A veteran poet on Friday said he would not participate in a cultural festival in the capital because the organisers had asked him not to read poems critical of the government.
A spokesperson from the Rekhta Foundation, which is the co-organiser of the session, denied Ashok Vajpeyi’s claim that he was being censored. Vajpeyi was scheduled to attend a poetry session on Friday at the three-day Arth Culture Fest, organised by Zee, at Sunder Nursery.
“I won’t be taking part in the culture fest organised by Arth and Rekhta because I have been asked to read such poems that do not directly critique politics or the government. This type of censorship is unacceptable,” Vajpeyi wrote in Hindi on Facebook.
“A person had contacted me from Rekhta and asked if I would be reading any poems with political connotations. I told them how can poetry be apolitical, so they asked me to refrain from it,” the 82-year-old poet said.
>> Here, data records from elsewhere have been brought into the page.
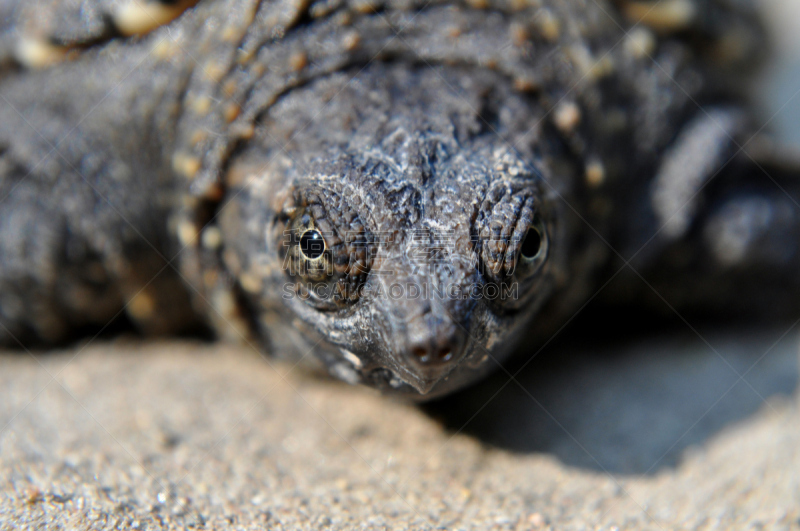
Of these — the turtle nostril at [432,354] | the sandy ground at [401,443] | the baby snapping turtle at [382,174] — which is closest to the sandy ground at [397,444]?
the sandy ground at [401,443]

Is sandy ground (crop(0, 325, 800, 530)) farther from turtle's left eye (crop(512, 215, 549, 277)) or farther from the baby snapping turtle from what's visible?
turtle's left eye (crop(512, 215, 549, 277))

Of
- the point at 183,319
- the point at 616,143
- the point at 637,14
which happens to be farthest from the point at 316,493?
the point at 637,14

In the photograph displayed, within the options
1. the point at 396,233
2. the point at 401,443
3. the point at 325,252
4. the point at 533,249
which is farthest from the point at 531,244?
the point at 401,443

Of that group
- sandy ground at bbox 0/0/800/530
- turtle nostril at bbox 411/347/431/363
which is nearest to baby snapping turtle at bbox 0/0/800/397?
turtle nostril at bbox 411/347/431/363

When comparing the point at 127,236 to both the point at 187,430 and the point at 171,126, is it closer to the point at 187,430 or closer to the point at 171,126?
the point at 171,126

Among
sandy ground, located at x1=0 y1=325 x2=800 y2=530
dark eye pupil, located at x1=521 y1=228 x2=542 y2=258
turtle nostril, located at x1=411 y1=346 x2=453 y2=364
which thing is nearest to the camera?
turtle nostril, located at x1=411 y1=346 x2=453 y2=364

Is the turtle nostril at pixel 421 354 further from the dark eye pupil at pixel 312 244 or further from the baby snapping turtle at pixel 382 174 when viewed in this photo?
the dark eye pupil at pixel 312 244
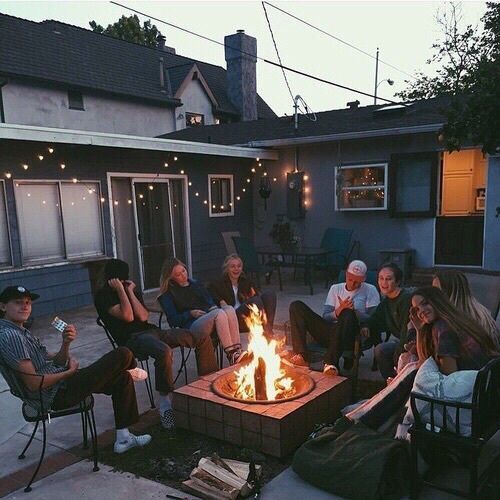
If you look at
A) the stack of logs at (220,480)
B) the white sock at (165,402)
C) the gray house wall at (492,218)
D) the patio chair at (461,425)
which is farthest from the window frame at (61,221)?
the gray house wall at (492,218)

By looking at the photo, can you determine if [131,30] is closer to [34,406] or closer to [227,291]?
[227,291]

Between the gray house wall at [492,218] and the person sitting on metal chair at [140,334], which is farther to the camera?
the gray house wall at [492,218]

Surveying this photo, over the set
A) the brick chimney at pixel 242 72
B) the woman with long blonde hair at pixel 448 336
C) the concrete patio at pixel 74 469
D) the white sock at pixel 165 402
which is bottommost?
the concrete patio at pixel 74 469

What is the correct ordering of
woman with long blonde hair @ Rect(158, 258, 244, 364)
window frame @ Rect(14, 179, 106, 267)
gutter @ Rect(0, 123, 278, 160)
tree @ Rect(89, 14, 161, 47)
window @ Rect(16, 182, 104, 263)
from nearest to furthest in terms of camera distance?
1. woman with long blonde hair @ Rect(158, 258, 244, 364)
2. gutter @ Rect(0, 123, 278, 160)
3. window frame @ Rect(14, 179, 106, 267)
4. window @ Rect(16, 182, 104, 263)
5. tree @ Rect(89, 14, 161, 47)

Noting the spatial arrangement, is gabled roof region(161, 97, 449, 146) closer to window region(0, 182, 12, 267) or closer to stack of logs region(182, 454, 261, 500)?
window region(0, 182, 12, 267)

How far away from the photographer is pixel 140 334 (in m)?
3.51

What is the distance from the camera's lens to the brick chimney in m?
14.2

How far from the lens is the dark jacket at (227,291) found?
14.6 feet

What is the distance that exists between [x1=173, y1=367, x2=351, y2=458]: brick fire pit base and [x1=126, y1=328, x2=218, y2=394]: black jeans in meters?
0.18

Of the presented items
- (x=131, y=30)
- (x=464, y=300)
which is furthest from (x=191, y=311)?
(x=131, y=30)

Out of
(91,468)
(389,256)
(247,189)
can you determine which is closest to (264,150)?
(247,189)

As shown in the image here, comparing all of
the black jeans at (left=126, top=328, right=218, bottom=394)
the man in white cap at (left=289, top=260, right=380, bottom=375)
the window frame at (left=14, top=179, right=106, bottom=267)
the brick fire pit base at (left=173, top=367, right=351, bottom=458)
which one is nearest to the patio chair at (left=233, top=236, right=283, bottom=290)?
the window frame at (left=14, top=179, right=106, bottom=267)

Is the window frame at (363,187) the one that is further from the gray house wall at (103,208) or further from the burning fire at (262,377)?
the burning fire at (262,377)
“I do not stand for this type of censorship, that is why I will not be joining,” he added. Satish Gupta, head of communications at Rekhta Foundation, said: “We did ask everyone about what they were planning to recite at the session, but that was just so we could add it to their introduction at the programme. We or Zee never told them to not read anything political. If it were true, we would have asked the same from everyone else.”
Vajpeyi, who was chairperson of the Lalit Kala Akademi from 2008-2011, was among those who returned their Sahitya Akademi Awards in 2015 to protest the “assault on the right to freedom of both life and expression”.